- Goal 1
Which four herbs does the beer review excerpt say were added during the brewing of "Saison du Buff"?
- Goal 2
Reproduce the passage of the beer review excerpt between "Calagione and Covaleski" and "of their own.", inclusive.

Calagione and Covaleski got together with Greg Koch at Stone's San Diego headquarters early in 2010 to brew together. What they came up with was "Saison du Buff," a Saison-style ale kicked up the "freedom of flavor" scale via the addition of parsley, sage, rosemary, and thyme in the brewing process. The plan, as eventually executed, was for each brewery to make its own version using the same recipe and ingredients but of course utilizing its own equipment and brewers.
Stone was the first to release their version, in March 2010, with both Dogfish Head and Victory following suit late in the summer of 2010. All were relatively limited-edition releases and, so far as I know, are not intended for repeat brewing and release in the future, although one never can tell. Such brews sometime take on lives of their own.
Were I a more thorough beer geek (and a much more advance planning shopper), I'd have gone out of my way to procure all three versions in order to do a side-by-side tasting and comparison. For now, though, I hope you can make do with my thoughts on just one of my local versions.
"Saison du Buff," Dogfish Head Craft Brewery
6.8% abv. 12 oz. bottles.

(Data extracted from a collection)
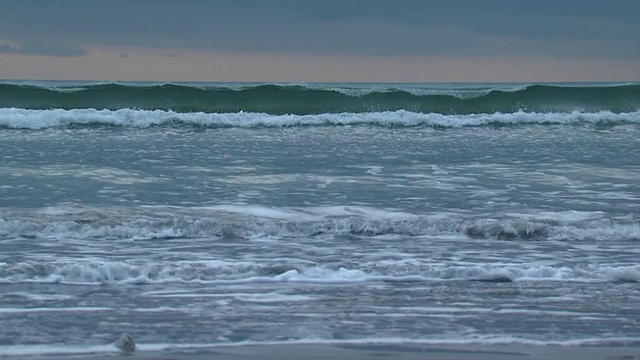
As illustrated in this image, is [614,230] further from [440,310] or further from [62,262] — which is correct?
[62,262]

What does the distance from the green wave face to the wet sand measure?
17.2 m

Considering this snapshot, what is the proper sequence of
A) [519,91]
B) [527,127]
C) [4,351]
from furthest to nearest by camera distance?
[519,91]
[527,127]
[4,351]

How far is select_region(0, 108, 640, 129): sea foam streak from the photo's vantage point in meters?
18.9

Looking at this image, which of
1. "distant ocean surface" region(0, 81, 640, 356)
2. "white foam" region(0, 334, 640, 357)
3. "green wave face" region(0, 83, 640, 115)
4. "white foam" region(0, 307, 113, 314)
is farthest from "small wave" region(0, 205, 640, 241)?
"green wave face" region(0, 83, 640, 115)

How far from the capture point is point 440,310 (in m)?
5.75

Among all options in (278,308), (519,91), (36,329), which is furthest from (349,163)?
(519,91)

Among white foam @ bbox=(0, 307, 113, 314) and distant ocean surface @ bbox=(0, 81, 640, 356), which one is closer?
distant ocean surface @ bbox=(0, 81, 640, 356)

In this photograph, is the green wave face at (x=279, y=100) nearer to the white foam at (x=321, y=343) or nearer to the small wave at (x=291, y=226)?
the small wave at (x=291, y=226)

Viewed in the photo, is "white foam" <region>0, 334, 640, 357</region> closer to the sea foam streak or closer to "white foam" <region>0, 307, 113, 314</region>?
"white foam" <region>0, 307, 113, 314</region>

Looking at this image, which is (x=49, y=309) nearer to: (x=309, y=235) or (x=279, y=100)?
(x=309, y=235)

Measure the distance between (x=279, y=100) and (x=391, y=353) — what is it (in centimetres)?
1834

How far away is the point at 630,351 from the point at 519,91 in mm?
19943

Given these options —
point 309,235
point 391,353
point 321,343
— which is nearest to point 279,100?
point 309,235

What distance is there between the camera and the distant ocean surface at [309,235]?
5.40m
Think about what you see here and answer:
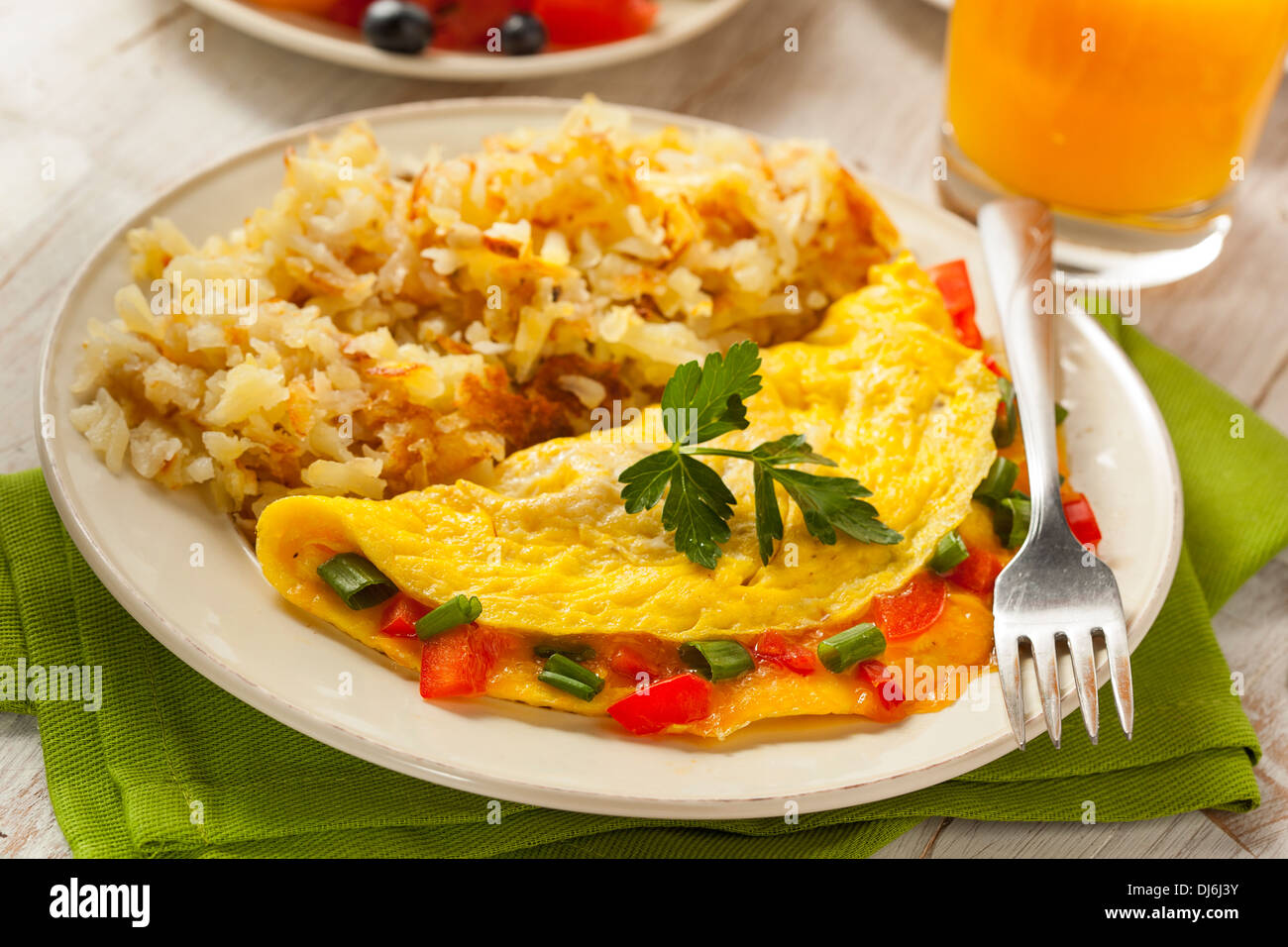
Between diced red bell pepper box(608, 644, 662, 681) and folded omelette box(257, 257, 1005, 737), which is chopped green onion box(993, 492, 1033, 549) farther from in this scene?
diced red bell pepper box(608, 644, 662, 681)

- Task solution 1
Parsley, sage, rosemary, and thyme.

- Task solution 2
Calagione and Covaleski got together with Greg Koch at Stone's San Diego headquarters early in 2010 to brew together. What they came up with was "Saison du Buff," a Saison-style ale kicked up the "freedom of flavor" scale via the addition of parsley, sage, rosemary, and thyme in the brewing process. The plan, as eventually executed, was for each brewery to make its own version using the same recipe and ingredients but of course utilizing its own equipment and brewers.
Stone was the first to release their version, in March 2010, with both Dogfish Head and Victory following suit late in the summer of 2010. All were relatively limited-edition releases and, so far as I know, are not intended for repeat brewing and release in the future, although one never can tell. Such brews sometime take on lives of their own.